The common imperative approach is usually something like this:

var ints = [1, 2, 3, 4];
var sum = 0;
for (var i = 0; i < count(ints); i++) {
  sum += ints[i];
}
echo sum; // -> 10

Functional programming offers an alternative approach:

function add(a, b) {
  return a + b;
}

function sum(a) {
  return array_reduce(ints, add, 0);
}

echo sum(ints); // -> 10

I think about reduce as a way to join many values into a single value, while explaining how to merge one at a time.

A simple implementation of reduce() might be something like this:

The real magic is the fourth line: response = func(response, arr[i]);.

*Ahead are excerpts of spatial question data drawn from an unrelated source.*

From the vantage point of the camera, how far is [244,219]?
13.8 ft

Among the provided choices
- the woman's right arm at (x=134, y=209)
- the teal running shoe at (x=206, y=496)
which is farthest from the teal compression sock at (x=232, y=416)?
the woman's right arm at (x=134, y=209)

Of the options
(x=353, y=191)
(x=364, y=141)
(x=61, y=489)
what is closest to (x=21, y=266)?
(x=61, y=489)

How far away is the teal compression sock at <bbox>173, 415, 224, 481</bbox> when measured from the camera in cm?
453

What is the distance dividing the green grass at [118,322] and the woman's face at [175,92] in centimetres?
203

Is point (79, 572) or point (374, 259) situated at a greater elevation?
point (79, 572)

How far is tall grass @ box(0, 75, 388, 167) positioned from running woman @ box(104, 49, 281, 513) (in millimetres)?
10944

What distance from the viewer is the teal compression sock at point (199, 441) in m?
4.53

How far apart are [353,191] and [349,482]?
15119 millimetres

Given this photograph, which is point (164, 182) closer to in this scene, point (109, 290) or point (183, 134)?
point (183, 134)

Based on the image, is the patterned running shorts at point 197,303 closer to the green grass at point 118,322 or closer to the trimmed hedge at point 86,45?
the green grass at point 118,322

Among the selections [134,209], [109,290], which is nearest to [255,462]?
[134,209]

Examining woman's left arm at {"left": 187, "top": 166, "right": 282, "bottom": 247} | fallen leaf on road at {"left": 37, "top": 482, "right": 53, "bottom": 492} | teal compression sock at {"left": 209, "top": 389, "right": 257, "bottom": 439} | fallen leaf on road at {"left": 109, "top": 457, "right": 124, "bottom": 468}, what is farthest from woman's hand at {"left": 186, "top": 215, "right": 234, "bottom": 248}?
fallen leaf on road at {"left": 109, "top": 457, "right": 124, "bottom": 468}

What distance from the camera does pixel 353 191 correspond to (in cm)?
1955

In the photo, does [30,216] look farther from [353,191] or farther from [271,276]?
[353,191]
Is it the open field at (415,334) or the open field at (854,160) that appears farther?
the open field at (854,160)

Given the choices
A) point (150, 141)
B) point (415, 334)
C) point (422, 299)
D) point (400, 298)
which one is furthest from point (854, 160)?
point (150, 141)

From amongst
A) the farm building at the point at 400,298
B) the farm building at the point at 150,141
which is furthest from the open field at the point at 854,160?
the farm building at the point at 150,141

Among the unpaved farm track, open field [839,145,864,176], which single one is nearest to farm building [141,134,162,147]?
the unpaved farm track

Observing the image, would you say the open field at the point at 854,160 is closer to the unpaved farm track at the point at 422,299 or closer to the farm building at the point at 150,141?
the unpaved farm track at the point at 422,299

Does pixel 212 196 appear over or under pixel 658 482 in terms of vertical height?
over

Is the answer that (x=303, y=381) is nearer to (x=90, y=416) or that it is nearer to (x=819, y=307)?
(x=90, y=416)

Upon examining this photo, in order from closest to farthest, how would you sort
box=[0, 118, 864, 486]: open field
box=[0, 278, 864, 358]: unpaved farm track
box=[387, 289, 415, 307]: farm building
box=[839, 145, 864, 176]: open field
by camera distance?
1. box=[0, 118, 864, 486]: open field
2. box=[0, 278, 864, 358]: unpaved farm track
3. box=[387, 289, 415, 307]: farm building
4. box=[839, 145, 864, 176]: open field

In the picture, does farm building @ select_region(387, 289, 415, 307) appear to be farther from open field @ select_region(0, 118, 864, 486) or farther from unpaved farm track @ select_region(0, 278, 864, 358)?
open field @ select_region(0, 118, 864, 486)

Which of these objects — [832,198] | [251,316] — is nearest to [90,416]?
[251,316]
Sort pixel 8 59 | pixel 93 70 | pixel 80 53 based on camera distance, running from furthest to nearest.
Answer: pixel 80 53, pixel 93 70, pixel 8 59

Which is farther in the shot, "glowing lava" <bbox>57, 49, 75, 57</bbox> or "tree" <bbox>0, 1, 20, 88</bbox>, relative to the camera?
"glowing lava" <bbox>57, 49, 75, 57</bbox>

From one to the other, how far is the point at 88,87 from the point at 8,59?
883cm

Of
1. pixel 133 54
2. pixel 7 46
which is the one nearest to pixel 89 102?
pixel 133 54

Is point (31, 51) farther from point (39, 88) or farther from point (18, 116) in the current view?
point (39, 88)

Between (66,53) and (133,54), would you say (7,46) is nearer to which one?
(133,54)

• At the beginning of the function, response is initialized as a copy of the initial argument.
• Every iteration, response is re-assigned with the value of calling func(response). This calls the variable as a function.
• When it calls the function given to it, it sends the previous value of response (or the initial value if it’s the first iteration), and the current element in the array, as arguments to the given func so they may be accessed inside the given function when it’s called.
• Then finally, last response is returned.

Here’s the same code in JavaScript:

function reduce(func, initial, arr) {
  let response = initial
  for (let i = 0, l = arr.length; i < l; ++i) {
    response = func(response, arr[i])
  }
  return response
}

function add(a, b) {
  return a + b
}

function sum(array) {
  return reduce(add, 0, array)
}

sum([1, 2, 3, 4])  // -> 10

A function that takes another function as an argument (or returns another function) is a called a Higher-Order Function. reduce is a higher-order function that “folds” a list of values into a single value.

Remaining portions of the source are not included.